- 03 Apr 19
Idles are a band that can do no wrong. In an era of Brexit, Trump and Dancing With The Stars their cacophonic anti-establishment diatribes are an oasis in an amoral cultural wasteland. And so it was impressive to see the comparably rambunctious Crows win over a loyal and impatient Vicar Street mob with a cluster of tracks from latest album Silver Tongues. Shards of distortion over hypnotic bass coalesce in a Joy Divisionesque stew - do familiarise yourself post haste.
The stage remains in darkness with minimal lighting as Idles blast through openers ‘Colossus' and 'I’m Scum' as the exultant crowd mosh and dance joyously. Joe Talbot then introduces ‘a song about the upper classes looking down on us’ - ‘Well Done’ - and ‘one about how I love immigrants’ - ‘Danny Nedelko’. An astute social conscience is at the heart of his lyrics boldly delivered in a raw impassioned plea.
Sonically Idles defy categorisation, a point Talbot himself makes at one juncture, though the careening guitar lines, pummelling bass and frenetic drums bring to mind, punk, post-punk, metal, industrial and hardcore at various stages. Tonight has the feeling of a religious service with Pastor Joe preaching the righteous word. He thanks us for making them feel ‘safe and welcome’ and acknowledging ‘the power of being part of something bigger than yourself’ while encouraging ‘kindness’ and ‘being nice to each other’.

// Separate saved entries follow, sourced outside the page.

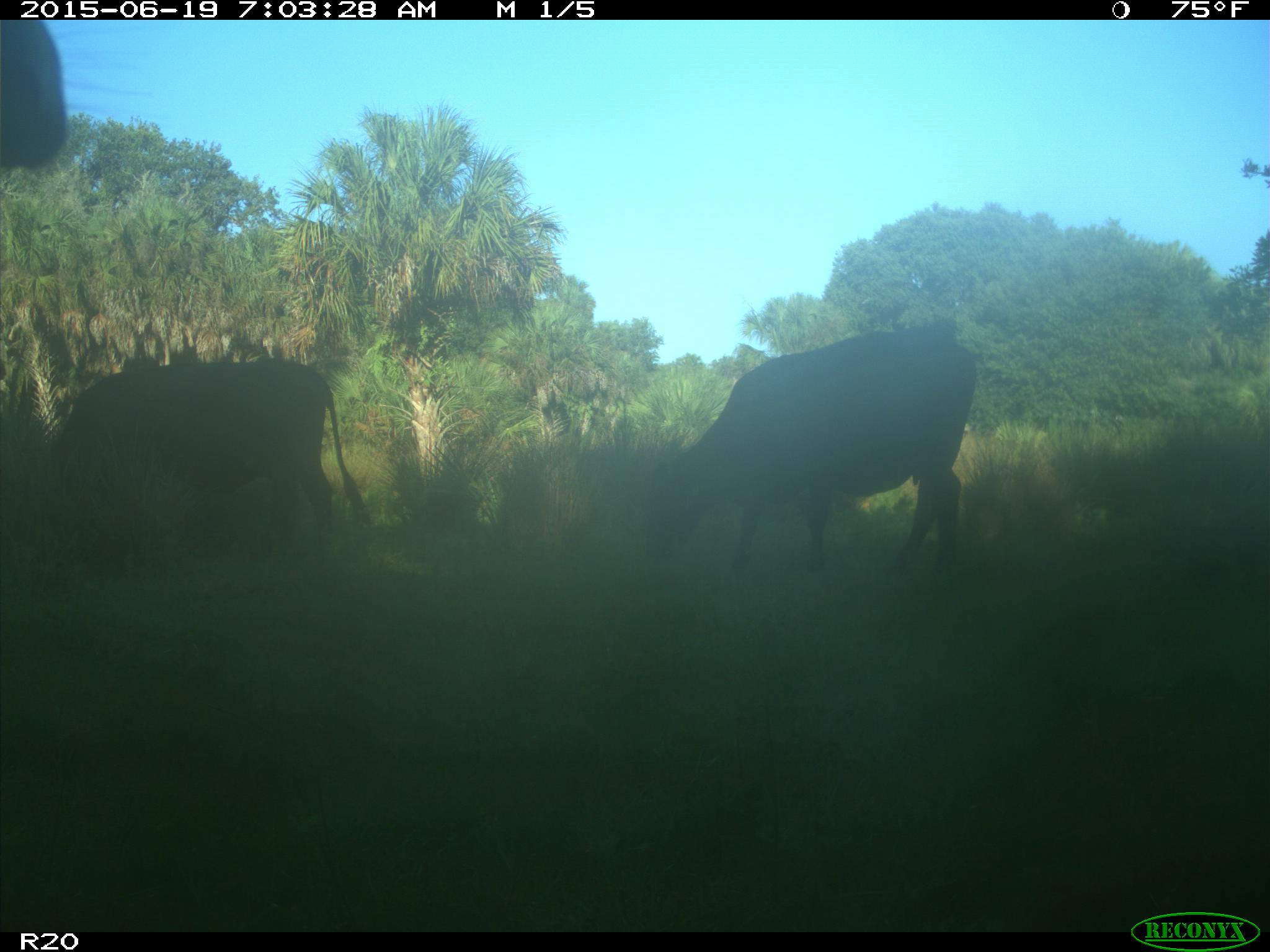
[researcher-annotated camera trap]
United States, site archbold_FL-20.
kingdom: Animalia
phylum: Chordata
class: Mammalia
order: Artiodactyla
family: Bovidae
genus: Bos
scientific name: Bos taurus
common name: domestic cow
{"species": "Bos taurus (domestic cow)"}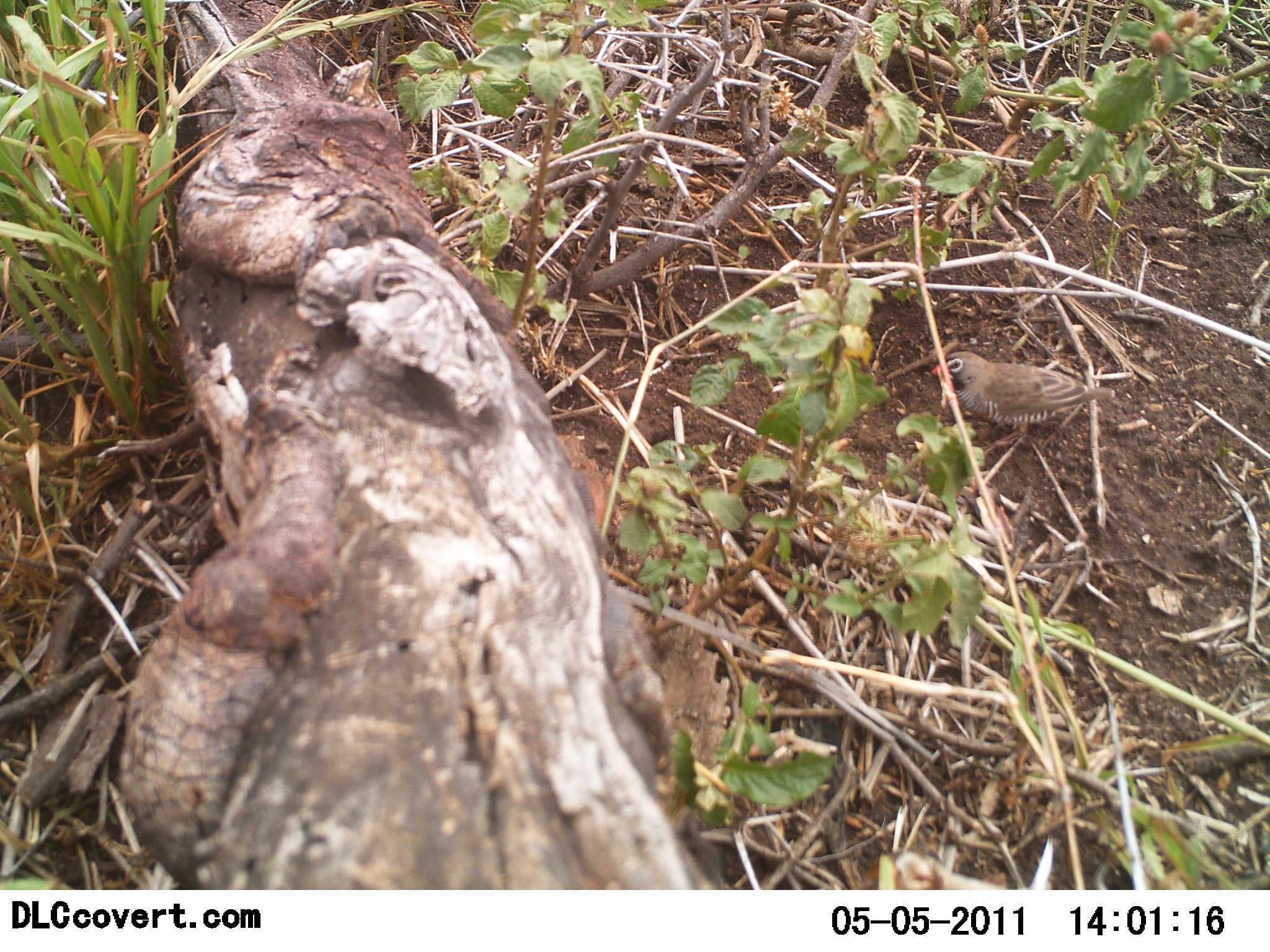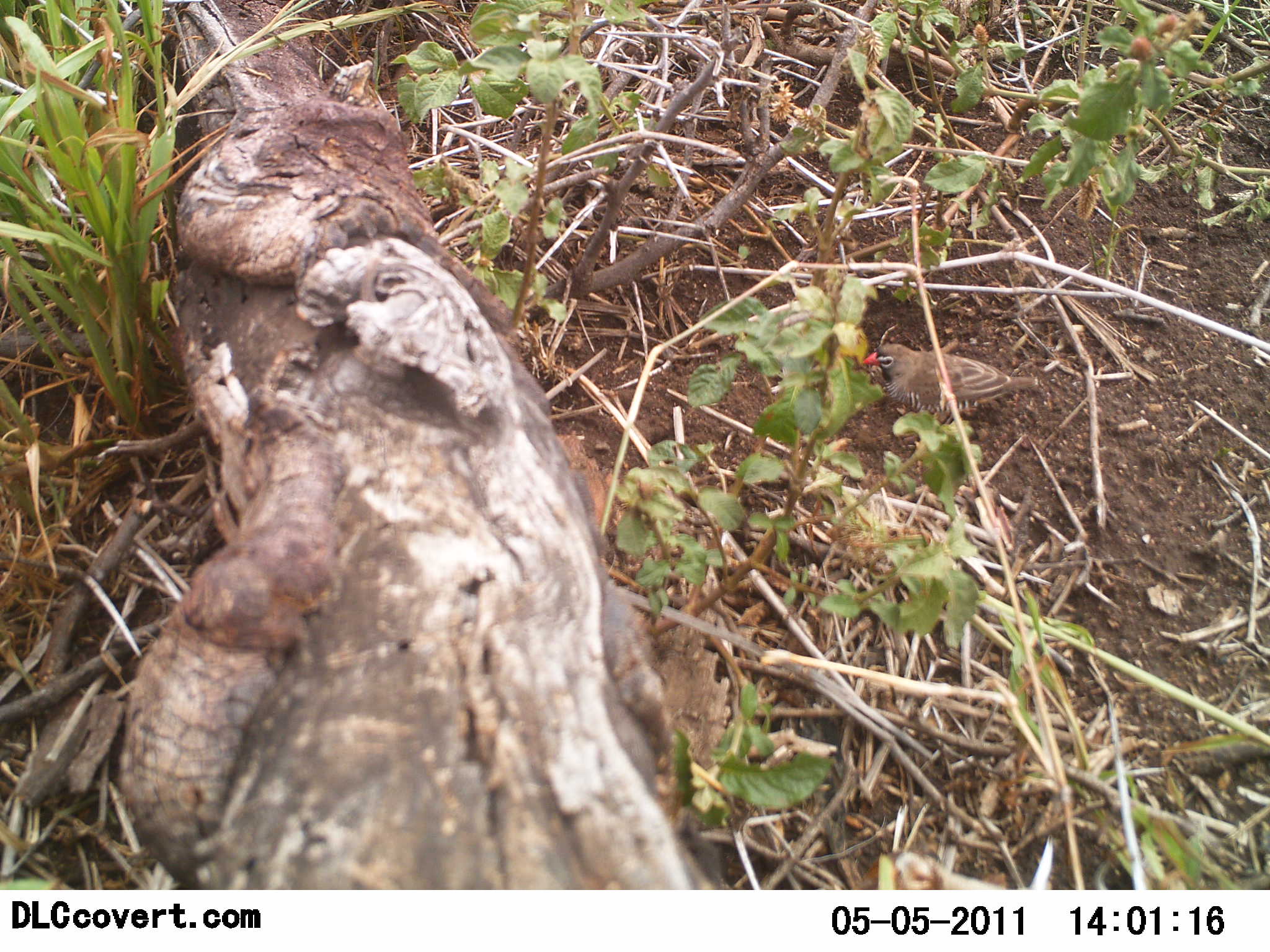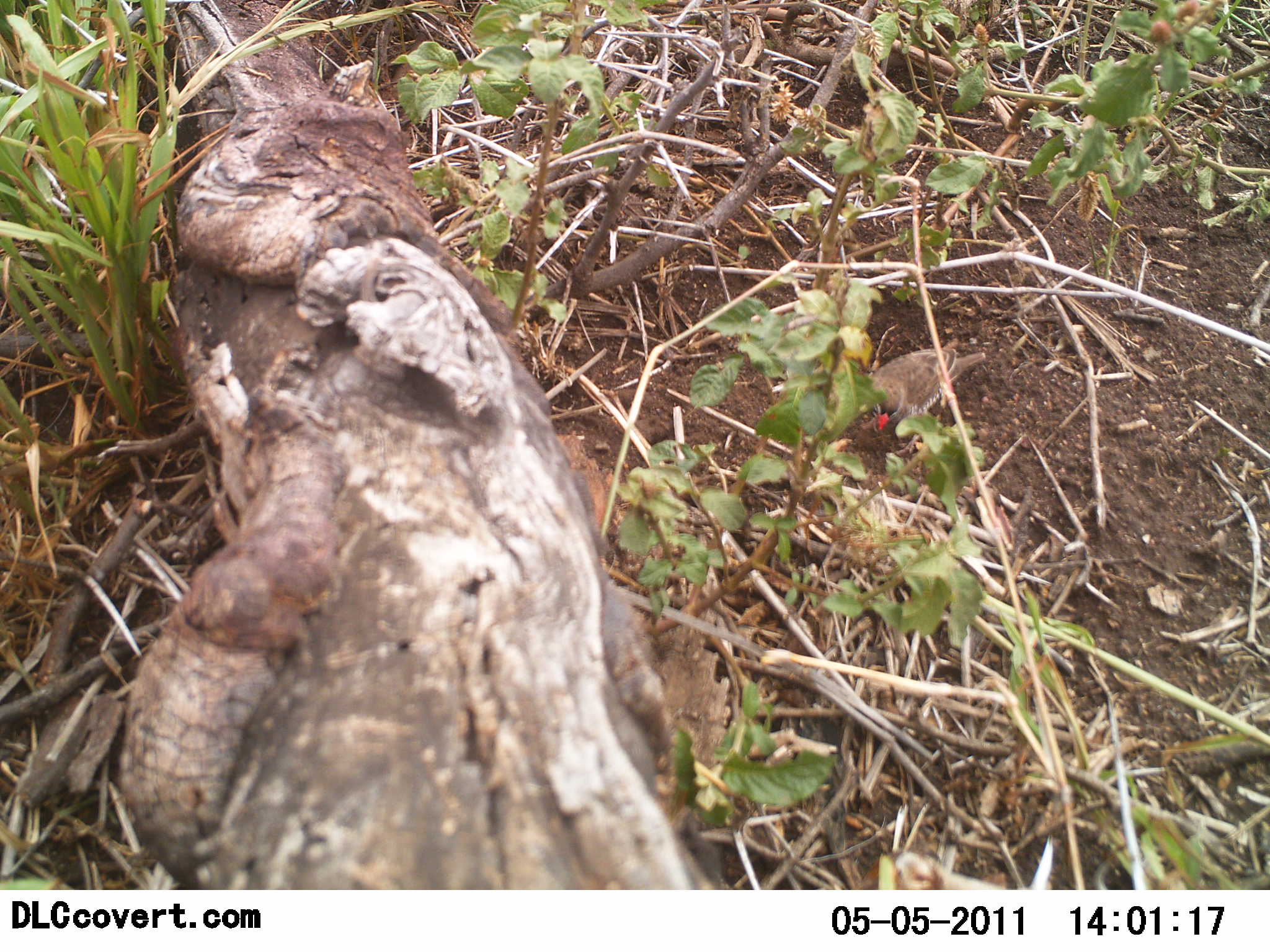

During the lull in ‘Never Fight A Man With A Perm’ he goes all Moses splitting the crowd and asking them to embrace when the guitar line kicks back in - he is obeyed, of course. At several intervals guitarists Mark Bowen and Lee Kieran enter the adoring masses, the line between the performers and audience is intentionally blurred regularly. In another egalitarian move Talbot acknowledges the debt to the onlookers saying ‘we’re your clowns and we’re privileged to be here’.
He rails against sexism (‘Mother’), drugs and isolation (‘Benzocaine’) and toxic masculinity (‘Samaritans’). All too soon Solomon Burke cover ‘Cry To Me’ leads to the magnificent ‘Television’ with its powerful refrain ‘If someone talked to you / The way you do to you / I'd put their teeth through /Love yourself’ before the omnipotent ‘Rottwelier’ sends us on our way. Intent on making a change - for the better.